Passage given:
USAID, AusAID, GSMA, and Visa Partner in GSMA mWomen Programme Global Development Alliance

For Immediate Release

Wednesday, November 30, 2011
USAID Press Office
202-712-4320

WASHINGTON, D.C. - U.S. Secretary of State Hillary Rodham Clinton and Australian Foreign Minister Kevin Rudd, today announced a new three-year partnership with the GSMA mWomen Programme to increase mobile phone ownership among women in the developing world. The partnership is between the U.S. Agency for International Development (USAID), the Australian Agency for International Development (AusAID), the GSMA and Visa Inc.

The partnership will take place through the GSMA mWomen Programme Global Development Alliance and will enable women to effectively use mobile phones to access life-enhancing information, networks and services - such as banking, education and healthcare.

Studies by the GSMA have shown that a 10 percent increase in mobile phone use has led to a 1.2 percent increase in gross domestic product (GDP) in low- and middle-income countries. However, research shows that women in the developing world are 21 percent less likely than men to own a mobile phone.

Secretary Clinton noted at the launch of the GSMA mWomen Programme in October 2010 that, "investing in women's progress is the most direct and effective way to invest in progress economically and socially globally."

For 300 million women in low- and middle- income countries, mobile technology is still out of reach. "It's not simply because it's too expensive . . . but it's because of an array of economic and social barriers, from a lack of literacy to a lack of income to the all-too-common belief that cell phones afford more freedom to women than they deserve," said Secretary Clinton.

Items:
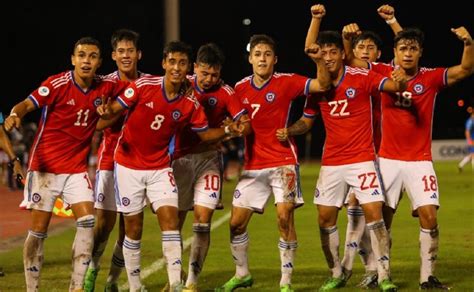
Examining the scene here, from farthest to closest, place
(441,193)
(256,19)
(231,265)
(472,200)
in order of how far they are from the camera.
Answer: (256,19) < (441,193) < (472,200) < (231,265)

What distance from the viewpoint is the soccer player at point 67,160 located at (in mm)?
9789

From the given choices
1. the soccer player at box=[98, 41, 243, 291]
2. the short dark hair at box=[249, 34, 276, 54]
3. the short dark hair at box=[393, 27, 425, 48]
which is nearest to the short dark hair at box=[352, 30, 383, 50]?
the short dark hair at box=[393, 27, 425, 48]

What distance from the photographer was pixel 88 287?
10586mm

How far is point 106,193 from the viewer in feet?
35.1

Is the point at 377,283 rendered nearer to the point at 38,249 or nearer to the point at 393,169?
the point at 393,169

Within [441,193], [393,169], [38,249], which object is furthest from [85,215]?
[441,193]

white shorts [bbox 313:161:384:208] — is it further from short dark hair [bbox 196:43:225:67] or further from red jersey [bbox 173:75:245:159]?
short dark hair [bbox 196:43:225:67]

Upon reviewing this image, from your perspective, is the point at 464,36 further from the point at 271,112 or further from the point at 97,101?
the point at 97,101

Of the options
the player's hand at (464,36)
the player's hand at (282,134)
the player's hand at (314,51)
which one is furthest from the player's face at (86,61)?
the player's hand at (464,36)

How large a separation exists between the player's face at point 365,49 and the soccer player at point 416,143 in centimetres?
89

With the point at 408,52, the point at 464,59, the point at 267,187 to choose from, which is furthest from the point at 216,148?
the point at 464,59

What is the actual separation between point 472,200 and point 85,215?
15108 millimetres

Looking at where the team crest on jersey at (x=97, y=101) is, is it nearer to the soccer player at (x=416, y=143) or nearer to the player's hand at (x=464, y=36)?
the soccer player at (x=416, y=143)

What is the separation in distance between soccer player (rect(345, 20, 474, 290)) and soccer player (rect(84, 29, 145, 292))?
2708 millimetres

---

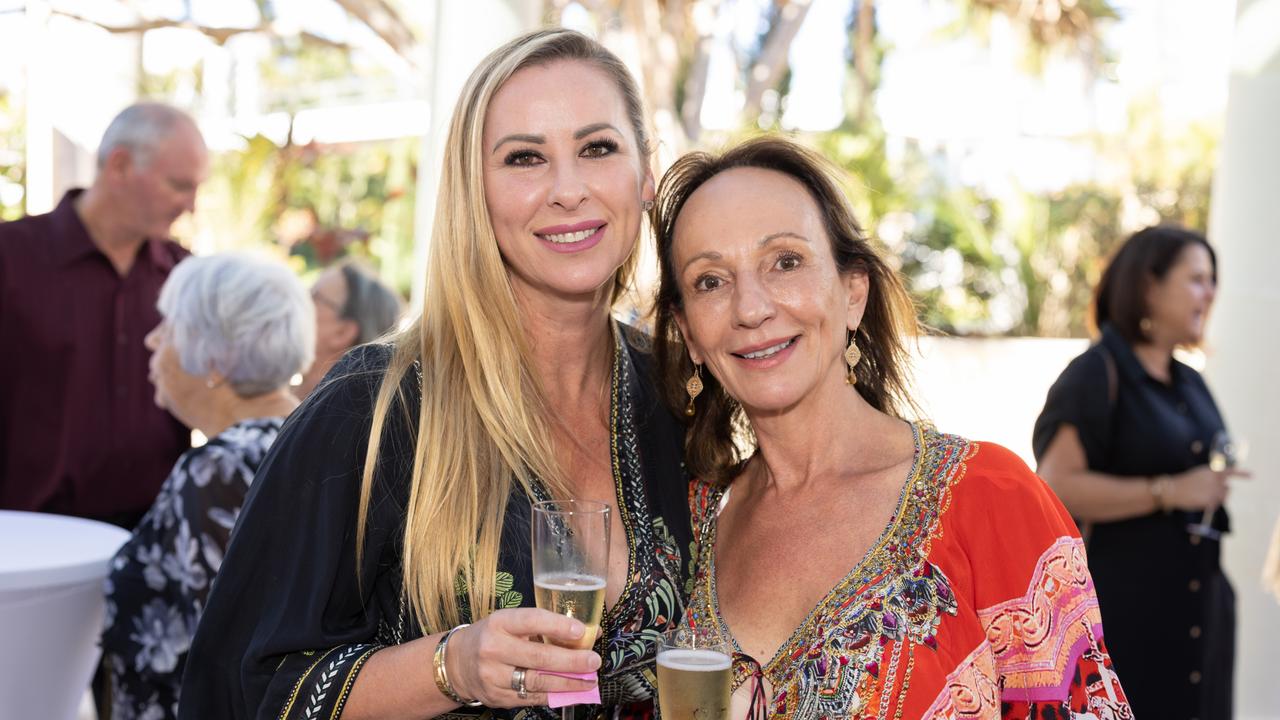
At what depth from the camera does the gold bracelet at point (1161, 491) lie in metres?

Task list:
1 – From the press release above, write out everything from "WASHINGTON, D.C. - U.S." down to "and Visa Inc.".
2 – Name every organization that the press release identifies as a party to the new partnership.
3 – According to the press release, how much less likely than men are women in the developing world to own a mobile phone?

Replies:
1 –
WASHINGTON, D.C. - U.S. Secretary of State Hillary Rodham Clinton and Australian Foreign Minister Kevin Rudd, today announced a new three-year partnership with the GSMA mWomen Programme to increase mobile phone ownership among women in the developing world. The partnership is between the U.S. Agency for International Development (USAID), the Australian Agency for International Development (AusAID), the GSMA and Visa Inc.

2 – The U.S. Agency for International Development (USAID), the Australian Agency for International Development (AusAID), the GSMA, and Visa Inc.

3 – 21 percent less likely.